What to do in Costa Rica
Costa Rica, with its beautiful beaches, vibrant culture and stunning wildlife, has long been a peaceful haven in Latin America for US tourists - but now, it seems that the rest of the world is getting
Costa Rica, with its beautiful beaches, vibrant culture and stunning wildlife, has long been a peaceful haven in Latin America for US tourists – but now, it seems that the rest of the world is getting in on the action.
Recent figures have shown that the number of US tourists is declining in favor of visitors from other regions, predominantly Central and South Americans, keen to experience the Costa Rican promise of ‘Pura Vida’ (pure life).
With the launch of a new route from Air Berlin this November, that could soon include European tourists, although visitors would do well to visit before the rush really begins – in the first three months of this year, the country has already seen a spike of 7.8 percent in arrivals.
Already lauded this year by the International Business Times and TripAdvisor, Costa Rica is a rich and thought-provoking destination – here’s a look at some of the best things to do in a country that prides itself on having ‘no artificial ingredients’:
See the wildlife.

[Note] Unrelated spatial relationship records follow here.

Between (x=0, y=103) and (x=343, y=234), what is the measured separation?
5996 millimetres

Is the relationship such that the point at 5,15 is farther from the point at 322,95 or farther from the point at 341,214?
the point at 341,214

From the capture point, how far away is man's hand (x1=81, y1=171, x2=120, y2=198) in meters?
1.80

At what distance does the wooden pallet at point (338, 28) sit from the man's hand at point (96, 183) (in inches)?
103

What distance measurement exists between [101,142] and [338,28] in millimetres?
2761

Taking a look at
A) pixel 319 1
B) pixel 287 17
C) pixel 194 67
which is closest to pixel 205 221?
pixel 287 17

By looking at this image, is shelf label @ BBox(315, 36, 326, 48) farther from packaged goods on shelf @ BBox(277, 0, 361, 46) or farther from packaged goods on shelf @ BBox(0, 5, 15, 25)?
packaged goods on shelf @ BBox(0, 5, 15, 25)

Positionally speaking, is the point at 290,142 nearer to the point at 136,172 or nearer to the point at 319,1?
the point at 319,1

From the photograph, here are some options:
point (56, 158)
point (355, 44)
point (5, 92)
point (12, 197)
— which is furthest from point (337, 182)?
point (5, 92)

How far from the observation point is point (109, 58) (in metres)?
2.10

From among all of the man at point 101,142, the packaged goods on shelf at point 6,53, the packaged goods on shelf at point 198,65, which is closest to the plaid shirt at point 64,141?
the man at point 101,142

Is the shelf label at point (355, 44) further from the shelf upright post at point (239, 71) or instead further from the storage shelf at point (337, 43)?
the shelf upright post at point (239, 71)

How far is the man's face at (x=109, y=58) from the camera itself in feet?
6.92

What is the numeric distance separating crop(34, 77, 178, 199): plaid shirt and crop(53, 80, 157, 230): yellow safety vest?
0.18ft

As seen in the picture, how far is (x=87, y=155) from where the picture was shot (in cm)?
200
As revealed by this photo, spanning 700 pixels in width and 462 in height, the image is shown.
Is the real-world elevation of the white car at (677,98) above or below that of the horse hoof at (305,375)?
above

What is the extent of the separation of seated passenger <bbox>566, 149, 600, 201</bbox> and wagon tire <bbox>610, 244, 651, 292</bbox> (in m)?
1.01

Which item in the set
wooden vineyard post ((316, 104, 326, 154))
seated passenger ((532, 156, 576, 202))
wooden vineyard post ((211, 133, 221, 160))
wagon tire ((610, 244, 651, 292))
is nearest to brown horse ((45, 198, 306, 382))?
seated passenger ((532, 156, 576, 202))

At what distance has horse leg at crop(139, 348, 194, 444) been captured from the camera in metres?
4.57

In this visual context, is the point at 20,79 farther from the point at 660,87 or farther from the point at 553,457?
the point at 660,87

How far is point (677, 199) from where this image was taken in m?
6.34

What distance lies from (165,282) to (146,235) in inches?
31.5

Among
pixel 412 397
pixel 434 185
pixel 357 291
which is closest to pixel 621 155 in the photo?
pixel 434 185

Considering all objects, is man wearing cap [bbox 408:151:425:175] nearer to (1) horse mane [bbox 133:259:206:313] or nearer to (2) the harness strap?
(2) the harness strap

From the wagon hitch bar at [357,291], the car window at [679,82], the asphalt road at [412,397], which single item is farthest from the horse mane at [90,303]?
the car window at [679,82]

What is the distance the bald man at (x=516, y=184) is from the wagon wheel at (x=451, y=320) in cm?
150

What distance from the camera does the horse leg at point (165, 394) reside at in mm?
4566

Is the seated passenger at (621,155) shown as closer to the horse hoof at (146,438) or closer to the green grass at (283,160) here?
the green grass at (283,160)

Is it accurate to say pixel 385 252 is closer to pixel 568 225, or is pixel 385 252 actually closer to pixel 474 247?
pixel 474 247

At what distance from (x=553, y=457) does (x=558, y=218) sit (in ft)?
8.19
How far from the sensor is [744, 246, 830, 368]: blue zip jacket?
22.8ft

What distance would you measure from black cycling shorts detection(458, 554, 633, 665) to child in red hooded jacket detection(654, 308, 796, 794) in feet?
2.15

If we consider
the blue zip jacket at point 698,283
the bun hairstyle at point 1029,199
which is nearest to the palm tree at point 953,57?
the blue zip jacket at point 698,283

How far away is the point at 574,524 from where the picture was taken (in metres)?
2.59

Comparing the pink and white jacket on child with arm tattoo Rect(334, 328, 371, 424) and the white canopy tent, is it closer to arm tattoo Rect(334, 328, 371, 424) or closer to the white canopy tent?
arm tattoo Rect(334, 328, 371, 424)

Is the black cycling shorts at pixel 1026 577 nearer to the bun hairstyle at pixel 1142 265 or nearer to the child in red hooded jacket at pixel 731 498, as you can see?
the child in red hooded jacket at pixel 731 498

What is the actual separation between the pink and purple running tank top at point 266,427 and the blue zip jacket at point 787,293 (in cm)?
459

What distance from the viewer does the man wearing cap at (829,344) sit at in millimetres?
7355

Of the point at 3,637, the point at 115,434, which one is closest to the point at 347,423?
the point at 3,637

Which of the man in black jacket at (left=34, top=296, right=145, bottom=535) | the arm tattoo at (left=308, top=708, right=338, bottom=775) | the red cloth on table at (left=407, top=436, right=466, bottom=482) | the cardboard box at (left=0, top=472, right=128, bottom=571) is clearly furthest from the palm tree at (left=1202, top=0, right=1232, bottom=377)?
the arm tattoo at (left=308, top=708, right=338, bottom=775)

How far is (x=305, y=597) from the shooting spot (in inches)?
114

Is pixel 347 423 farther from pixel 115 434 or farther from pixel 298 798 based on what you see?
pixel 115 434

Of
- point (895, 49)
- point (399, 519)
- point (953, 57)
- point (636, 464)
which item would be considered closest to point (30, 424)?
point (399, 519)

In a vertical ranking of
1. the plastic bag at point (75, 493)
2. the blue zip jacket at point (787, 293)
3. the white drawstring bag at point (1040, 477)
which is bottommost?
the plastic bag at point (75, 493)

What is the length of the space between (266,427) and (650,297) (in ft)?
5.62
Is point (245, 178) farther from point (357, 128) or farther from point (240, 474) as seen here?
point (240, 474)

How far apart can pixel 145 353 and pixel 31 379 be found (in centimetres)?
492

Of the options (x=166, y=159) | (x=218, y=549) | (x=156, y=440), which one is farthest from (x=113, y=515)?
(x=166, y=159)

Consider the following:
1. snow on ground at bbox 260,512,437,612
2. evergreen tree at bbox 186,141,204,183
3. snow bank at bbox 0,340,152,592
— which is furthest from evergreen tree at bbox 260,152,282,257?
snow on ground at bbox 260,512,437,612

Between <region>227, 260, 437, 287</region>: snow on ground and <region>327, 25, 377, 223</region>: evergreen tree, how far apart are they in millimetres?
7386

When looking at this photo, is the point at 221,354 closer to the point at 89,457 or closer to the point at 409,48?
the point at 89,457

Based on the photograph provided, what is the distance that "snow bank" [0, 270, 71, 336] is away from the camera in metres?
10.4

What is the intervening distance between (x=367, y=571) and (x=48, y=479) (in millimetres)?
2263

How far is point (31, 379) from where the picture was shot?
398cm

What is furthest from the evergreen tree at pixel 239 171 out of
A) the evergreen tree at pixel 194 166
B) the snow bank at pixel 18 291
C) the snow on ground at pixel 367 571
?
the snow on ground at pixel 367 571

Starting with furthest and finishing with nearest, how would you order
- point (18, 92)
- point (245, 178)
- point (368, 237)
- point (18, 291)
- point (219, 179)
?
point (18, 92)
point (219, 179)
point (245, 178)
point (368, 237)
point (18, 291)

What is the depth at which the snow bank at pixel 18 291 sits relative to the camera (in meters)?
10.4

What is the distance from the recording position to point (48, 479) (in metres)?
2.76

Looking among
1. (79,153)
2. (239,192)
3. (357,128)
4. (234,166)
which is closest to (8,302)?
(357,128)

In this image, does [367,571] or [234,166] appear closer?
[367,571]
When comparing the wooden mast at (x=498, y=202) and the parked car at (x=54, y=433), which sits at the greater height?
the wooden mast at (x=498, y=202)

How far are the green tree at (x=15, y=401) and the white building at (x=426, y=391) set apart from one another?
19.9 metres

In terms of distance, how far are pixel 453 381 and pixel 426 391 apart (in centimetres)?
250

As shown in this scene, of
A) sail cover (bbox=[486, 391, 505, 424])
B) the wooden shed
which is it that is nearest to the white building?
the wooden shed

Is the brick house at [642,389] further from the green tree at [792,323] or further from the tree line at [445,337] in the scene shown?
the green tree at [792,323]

Costa Rica is one of the planet’s most biodiverse nations, offering everything from bird watching to whale-spotting thanks to terrain which is uniquely varied. The best way to do this, however, is to?
Take a canopy tour. Invented in Costa Rica in the 1990s, the idea of whizzing above the treetops on a zip line has gained popularity across the continent, but the country’s incredible forestry remains one of the best places to do it.
Raft. Costa Rica offers some of the world’s best white-water rafting, even if it is terrifying. Still, the risks are easy to forget as you bounce down the Río Reventazón, hanging on by a thread and trying desperately not to miss the incredible jungle wildlife.
See Liberia. Costa Rica’s capital San José isn’t for everybody, but Liberia offers a far more charming base from which to explore the country and an increasing number of international flights to get there.
See the Pacific and the Atlantic – from a volcano. Thirty kilometers outside of San José, the Irazu volcano is the most active of Costa Rica’s volcanoes, but for now it makes a great day out. From the 3,432-meter high tip – accessible by car through the national park – it’s possible to see both oceans on a clear day.
Get muddy. Don’t miss a chance to splash around in the volcanic mud pits of parks like Parque Nacional Rincón de la Vieja, which sits 25 km to the north of Liberia. There are several independent spas in the region.